A poster presentation of these witnessed apneas and their significant association with observed tau in the entorhinal cortex will be presented at the American Academy of Neurology (AAN)’s 2019 annual meeting in Philadelphia, Pennsylvania.
“Screening for sleep disorders should be adopted by primary care providers because sleep is important for our health. Poor sleep, particularly sleep apnea, has been associated with cardiovascular and metabolic disorders, which increase the risk for hypertension, diabetes, and heart disease,” Carvalho explained. “More recent research has shown that sleep disturbance may accelerate brain aging and accumulation of proteins seen in Alzheimer disease—tau and beta-amyloid. We know from longitudinal studies that sleep apnea is associated with cognitive decline and increased risk for dementia, so it is very likely that treating it early may at least postpone the onset or slow down the process of dementia.”
“However, further studies are needed to confirm that sleep-based interventions are efficacious,” he added.

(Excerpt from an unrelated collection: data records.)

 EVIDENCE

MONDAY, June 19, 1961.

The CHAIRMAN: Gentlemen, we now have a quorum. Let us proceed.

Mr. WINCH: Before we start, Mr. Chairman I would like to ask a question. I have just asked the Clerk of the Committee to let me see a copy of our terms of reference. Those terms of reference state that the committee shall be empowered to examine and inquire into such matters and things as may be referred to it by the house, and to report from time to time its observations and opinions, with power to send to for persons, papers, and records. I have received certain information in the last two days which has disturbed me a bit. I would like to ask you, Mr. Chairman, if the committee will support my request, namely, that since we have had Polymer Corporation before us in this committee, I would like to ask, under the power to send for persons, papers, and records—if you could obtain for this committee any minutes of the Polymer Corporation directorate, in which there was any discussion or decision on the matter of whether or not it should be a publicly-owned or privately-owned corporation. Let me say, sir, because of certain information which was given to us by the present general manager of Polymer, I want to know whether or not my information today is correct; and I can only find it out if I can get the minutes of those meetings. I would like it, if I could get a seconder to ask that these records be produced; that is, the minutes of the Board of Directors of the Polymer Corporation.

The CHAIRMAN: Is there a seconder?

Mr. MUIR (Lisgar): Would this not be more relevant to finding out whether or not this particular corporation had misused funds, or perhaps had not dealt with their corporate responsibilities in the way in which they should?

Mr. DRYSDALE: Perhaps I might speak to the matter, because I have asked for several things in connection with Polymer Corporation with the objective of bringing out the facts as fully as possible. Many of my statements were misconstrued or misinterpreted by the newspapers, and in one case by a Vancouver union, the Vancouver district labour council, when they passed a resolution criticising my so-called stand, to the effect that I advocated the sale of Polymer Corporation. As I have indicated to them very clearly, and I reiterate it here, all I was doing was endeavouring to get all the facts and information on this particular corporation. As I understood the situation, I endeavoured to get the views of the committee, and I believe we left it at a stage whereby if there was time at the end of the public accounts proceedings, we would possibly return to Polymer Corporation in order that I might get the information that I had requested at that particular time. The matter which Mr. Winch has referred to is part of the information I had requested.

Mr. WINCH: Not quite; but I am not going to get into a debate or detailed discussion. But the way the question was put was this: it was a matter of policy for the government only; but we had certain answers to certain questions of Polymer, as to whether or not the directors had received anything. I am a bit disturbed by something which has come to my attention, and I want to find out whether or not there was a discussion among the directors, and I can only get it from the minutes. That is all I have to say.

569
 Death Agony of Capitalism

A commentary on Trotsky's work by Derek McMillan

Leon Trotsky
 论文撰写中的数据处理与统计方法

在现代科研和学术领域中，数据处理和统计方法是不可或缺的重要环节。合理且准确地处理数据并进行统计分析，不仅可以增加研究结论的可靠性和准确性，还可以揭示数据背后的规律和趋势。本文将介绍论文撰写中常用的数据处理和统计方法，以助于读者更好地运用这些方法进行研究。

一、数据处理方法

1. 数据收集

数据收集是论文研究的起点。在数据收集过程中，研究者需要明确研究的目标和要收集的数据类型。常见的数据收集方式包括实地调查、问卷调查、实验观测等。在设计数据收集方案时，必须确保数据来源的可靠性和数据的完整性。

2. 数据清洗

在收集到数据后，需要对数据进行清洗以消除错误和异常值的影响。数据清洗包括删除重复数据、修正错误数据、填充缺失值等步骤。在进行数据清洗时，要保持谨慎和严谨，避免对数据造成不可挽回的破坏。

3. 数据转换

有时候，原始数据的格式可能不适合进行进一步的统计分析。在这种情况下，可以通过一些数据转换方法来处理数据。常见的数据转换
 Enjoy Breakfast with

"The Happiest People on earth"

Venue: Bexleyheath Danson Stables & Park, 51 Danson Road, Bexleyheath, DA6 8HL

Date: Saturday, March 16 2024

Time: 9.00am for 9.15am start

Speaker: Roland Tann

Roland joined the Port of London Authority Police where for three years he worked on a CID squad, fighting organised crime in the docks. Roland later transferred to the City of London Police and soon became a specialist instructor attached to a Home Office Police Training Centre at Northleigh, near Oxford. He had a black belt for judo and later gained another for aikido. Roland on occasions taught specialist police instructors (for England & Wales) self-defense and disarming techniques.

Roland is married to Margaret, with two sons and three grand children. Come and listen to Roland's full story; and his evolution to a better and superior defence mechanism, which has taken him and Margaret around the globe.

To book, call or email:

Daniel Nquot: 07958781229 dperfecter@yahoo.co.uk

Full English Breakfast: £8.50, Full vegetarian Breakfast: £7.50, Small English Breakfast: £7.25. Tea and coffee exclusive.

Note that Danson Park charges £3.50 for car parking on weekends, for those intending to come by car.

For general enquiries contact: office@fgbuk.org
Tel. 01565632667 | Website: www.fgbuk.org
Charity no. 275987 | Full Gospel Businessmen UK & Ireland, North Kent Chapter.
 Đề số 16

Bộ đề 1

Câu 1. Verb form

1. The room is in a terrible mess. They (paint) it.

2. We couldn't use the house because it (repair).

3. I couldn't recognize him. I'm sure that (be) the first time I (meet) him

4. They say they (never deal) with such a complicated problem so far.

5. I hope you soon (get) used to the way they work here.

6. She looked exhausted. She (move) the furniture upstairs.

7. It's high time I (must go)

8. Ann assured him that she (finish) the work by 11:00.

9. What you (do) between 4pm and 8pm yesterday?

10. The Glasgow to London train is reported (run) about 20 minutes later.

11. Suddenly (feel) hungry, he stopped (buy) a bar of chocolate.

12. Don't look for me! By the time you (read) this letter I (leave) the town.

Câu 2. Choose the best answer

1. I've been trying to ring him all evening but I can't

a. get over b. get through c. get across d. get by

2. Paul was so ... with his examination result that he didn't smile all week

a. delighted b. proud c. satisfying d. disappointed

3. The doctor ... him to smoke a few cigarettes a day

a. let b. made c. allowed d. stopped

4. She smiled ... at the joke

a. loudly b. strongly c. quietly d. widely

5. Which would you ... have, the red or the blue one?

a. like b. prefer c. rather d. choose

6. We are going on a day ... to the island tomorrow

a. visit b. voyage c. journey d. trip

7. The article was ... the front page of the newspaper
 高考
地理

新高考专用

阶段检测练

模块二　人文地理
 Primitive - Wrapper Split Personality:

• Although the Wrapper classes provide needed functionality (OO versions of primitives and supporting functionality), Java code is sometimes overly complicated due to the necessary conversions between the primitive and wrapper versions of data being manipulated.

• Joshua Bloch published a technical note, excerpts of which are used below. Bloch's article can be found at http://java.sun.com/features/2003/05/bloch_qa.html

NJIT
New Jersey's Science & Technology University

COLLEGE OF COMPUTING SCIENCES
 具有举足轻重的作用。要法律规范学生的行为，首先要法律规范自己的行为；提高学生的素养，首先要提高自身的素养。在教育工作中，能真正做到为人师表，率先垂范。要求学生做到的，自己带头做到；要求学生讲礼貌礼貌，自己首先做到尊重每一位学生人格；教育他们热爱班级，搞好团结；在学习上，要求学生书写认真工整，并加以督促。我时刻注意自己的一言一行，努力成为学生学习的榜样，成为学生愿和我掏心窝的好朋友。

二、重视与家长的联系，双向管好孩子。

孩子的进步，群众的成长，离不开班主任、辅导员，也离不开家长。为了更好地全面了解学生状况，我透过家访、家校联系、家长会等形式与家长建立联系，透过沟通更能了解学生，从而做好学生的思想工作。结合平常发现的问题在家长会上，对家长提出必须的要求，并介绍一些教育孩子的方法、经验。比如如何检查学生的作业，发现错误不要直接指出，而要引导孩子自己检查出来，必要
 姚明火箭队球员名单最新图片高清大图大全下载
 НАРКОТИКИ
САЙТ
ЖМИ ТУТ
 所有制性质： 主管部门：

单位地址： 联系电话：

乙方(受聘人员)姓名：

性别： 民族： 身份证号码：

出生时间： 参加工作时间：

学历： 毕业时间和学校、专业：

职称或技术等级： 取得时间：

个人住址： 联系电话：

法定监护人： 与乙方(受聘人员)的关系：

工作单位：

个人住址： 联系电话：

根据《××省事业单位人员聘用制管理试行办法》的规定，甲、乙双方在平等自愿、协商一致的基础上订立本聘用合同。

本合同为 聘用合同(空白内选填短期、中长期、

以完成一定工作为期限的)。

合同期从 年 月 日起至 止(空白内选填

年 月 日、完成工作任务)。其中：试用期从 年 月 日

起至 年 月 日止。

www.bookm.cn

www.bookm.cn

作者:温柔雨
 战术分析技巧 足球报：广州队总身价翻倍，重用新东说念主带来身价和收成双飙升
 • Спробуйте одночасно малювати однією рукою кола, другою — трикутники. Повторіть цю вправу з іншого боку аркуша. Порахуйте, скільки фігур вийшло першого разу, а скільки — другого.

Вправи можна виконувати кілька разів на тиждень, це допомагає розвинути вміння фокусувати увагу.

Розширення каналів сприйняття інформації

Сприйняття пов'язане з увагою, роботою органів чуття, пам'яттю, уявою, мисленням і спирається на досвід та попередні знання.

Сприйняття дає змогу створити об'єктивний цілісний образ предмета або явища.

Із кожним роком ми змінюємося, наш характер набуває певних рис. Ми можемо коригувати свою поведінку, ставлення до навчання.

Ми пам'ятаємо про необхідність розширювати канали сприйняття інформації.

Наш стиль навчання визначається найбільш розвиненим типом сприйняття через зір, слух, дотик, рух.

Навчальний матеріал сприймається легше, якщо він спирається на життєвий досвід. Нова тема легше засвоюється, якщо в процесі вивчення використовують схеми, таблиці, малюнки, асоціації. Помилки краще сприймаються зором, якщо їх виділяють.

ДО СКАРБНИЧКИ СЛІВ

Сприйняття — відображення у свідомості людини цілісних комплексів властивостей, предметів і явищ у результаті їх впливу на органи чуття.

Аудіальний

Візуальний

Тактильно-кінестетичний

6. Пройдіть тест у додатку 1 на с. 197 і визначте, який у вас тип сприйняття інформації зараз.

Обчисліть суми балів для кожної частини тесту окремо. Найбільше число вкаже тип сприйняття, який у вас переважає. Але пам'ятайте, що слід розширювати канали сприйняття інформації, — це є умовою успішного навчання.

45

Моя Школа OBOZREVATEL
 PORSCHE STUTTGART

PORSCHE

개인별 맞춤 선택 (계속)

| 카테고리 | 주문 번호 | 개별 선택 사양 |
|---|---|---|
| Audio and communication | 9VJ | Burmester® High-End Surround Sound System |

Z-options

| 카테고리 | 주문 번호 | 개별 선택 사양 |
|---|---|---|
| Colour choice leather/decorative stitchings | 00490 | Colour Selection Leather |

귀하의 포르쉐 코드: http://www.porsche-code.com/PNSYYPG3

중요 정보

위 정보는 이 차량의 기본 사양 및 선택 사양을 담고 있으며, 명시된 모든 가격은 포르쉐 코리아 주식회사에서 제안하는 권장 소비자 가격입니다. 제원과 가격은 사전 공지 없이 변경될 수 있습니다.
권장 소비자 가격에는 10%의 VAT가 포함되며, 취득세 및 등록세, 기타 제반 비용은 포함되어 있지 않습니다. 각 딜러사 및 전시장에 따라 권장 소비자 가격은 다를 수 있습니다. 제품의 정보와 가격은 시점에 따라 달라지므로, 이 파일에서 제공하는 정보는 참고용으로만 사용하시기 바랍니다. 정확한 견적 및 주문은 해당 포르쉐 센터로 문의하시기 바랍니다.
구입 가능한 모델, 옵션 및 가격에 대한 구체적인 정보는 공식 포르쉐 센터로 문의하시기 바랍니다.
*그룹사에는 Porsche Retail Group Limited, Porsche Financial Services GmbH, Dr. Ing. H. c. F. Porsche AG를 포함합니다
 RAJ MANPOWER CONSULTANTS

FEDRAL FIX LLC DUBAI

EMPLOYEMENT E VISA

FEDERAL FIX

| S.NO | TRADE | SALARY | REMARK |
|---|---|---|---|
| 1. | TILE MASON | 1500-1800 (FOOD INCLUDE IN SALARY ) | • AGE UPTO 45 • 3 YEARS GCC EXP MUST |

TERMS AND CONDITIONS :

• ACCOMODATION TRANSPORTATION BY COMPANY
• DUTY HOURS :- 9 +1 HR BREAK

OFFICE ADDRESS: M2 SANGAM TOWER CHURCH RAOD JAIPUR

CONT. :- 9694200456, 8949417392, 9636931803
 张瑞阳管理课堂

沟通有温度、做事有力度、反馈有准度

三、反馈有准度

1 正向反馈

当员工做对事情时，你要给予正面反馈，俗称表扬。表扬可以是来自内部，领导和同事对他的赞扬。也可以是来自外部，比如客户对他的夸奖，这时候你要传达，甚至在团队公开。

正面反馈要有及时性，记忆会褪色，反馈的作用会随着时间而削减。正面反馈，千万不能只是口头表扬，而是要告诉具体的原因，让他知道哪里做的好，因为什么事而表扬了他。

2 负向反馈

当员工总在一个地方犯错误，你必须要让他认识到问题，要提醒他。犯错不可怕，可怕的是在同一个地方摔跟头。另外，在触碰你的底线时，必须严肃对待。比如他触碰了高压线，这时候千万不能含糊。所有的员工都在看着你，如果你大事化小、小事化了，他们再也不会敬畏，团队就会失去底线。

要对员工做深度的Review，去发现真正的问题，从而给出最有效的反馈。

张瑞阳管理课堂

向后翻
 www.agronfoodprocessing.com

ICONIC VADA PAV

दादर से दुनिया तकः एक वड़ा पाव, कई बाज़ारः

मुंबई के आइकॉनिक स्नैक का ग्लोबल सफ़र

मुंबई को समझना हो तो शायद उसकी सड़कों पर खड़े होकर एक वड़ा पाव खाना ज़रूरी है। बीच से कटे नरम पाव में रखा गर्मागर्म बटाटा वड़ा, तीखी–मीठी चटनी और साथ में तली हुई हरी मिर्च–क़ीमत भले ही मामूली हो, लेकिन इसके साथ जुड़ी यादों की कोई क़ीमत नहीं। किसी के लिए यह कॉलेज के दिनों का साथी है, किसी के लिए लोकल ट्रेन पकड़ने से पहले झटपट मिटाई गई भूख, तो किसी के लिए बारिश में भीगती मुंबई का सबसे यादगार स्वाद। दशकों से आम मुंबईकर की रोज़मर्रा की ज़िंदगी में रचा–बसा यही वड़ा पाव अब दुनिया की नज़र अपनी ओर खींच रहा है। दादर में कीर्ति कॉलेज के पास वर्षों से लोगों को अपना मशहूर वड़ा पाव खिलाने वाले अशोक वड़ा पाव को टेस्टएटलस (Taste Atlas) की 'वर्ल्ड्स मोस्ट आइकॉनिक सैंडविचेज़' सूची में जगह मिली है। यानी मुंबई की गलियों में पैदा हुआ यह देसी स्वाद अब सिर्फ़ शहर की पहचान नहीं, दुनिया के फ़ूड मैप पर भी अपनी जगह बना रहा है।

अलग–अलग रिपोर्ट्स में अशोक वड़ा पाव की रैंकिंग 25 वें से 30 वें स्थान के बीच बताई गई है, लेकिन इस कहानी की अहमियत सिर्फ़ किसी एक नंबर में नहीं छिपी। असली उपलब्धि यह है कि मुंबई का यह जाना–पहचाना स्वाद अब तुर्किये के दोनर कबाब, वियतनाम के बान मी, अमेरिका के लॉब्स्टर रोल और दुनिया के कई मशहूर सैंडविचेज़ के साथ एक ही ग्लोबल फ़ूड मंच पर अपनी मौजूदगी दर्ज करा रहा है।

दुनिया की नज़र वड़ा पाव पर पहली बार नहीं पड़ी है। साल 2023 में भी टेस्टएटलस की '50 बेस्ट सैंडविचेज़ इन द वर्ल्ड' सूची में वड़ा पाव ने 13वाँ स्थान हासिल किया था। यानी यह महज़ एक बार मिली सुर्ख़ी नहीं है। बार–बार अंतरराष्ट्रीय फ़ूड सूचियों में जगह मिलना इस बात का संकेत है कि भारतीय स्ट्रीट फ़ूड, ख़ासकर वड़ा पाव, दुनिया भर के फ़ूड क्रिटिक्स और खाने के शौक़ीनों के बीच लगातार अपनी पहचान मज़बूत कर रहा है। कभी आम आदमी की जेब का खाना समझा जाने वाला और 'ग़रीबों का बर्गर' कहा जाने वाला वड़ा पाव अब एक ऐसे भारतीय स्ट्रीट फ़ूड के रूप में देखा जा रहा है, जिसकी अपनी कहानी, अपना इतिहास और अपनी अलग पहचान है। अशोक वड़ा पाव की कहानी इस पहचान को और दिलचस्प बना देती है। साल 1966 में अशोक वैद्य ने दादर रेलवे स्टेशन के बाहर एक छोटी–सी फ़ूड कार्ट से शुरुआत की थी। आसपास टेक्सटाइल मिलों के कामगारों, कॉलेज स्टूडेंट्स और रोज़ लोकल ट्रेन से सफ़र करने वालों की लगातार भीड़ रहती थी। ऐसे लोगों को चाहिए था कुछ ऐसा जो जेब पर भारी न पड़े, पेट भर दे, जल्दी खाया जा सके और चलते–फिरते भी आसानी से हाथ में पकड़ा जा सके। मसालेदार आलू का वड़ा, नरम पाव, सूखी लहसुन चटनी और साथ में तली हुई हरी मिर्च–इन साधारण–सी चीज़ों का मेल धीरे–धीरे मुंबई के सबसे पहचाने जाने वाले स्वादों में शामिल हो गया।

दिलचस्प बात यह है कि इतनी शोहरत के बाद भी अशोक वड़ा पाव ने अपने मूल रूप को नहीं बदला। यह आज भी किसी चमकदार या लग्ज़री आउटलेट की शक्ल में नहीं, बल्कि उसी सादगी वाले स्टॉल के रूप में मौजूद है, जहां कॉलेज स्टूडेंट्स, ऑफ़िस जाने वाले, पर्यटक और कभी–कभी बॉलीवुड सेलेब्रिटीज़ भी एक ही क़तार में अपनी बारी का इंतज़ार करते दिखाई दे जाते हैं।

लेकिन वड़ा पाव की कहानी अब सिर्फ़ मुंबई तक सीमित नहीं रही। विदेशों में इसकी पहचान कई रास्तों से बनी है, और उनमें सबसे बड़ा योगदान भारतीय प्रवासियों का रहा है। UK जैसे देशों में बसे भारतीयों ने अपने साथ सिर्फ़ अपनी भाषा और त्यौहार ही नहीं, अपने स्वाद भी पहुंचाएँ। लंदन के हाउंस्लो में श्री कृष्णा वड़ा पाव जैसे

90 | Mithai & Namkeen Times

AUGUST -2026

Despite recent evidence suggesting an association between sleep disruption, specifically obstructive sleep apnea (OSA), and an increased risk of developing dementia, the underlying pathological processes at play remain poorly understood. However, the awareness of OSA’s association with neurological conditions has become more widespread. Within the last year, a number of studies have identified OSA’s relationship with stroke symptoms and its role as a potential risk factor for sudden unexpected death in epilepsy (SUDEP).2,3
One study found a high frequency of probable OSA in those being monitored for epilepsy, who tended to be older and heavier, with higher screening symptoms for sleep apnea, more frequent focal seizures, and a longer epilepsy duration (P <.05 for all).2 The other, in stroke, found that starting CPAP therapy for OSA as soon as possible after an ischemic stroke or transient ischemic attack significantly improves neurological symptoms and physical functioning (P = .0237).3
1. Carvalho DZ, St Louis E, Boeve B, et al. Witnessed apneas during sleep are associated with elevated tau-PET signal in the entorhinal cortex in cognitively unimpaired elderly. Presented at AAN Annual Meeting; Philadelphia, PA; May 4 to 9, 2019. indexsmart.mirasmart.com/AAN2019/PDFfiles/AAN2019-002114.pdf. Accessed April 30, 2019.
2. McCarter AR, Timm PC, Shepard PW, et al. Obstructive sleep apnea in refractory epilepsy: A pilot study investigating frequency, clinical features, and association with risk of sudden unexpected death in epilepsy. Epilepsia. 2018;59(9):1-9. doi: 10.1111/epi.14548.
3. Bravata D, Sico J, Vaz Fragoso C, et al. Diagnosing and Treating Sleep Apnea in Patients With Acute Cerebrovascular Disease. J Am Heart Assoc. 2018;7. doi: 10.1161/JAHA.118.008841.